Savings account funds could be transferred to family members, and when they died, the money would remain with the family. People could also purchase catastrophic insurance. Medicare would survive as an option.
To help fund the government, Carson would revamp the tax code to a flat tax with a possible rate of 10 or 15 percent, and no loopholes.
Using a flat tax to fund the government would be tough, though, said Roberton Williams, senior fellow at the Urban-Brookings Tax Policy Center, an independent research group.
“It’s not easy to implement it in a way that doesn’t disrupt what we now have in our tax system and maintain fairness,” he said. Lower-income individuals, for instance, often pay less than 10 percent, and the system has significant incentives for homebuying, child care and other purposes.
Despite the raves from evangelicals, a Carson presidential bid remains a long shot. And he’ll face competition for the evangelical vote.

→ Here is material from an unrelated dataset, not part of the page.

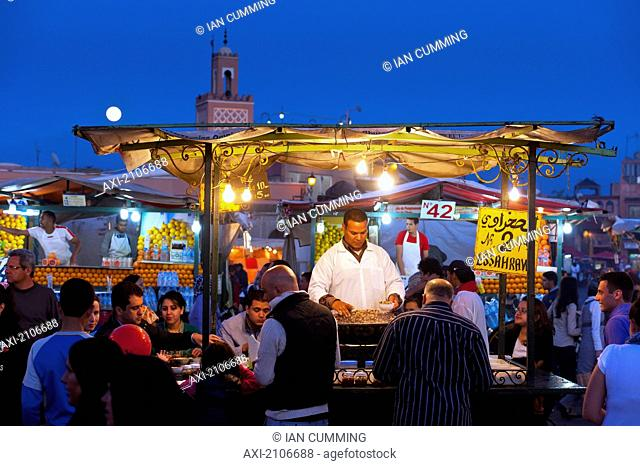 Morocco, Cook serving food at stall in Djemaa el-Fna Square; Marrakech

Huckabee has an eight-year-old network of evangelical support, though skeptics hate his record of tax increases while governor. Former Sen. Rick Santorum of Pennsylvania narrowly won Iowa’s caucus in 2012, but he’s no longer a fresh face. Louisiana Gov. Bobby Jindal speaks about his Christian faith, and this week he urged fellow governors to attend a massive prayer event in Louisiana. Wisconsin Gov. Scott Walker and Sens. Cruz and Paul have ties to the evangelical community, though they don’t emphasize the religious tie as fervently as Carson does.
Today, at least, these remain giddy times for Carson. The first vote is a year away, and he figures he’s overcome bigger challenges.
“All my life I was told you can’t do this, you can’t do that,” he said, and he gets the feeling this is his calling. Remember, Carson said, “Your beliefs govern who you are.”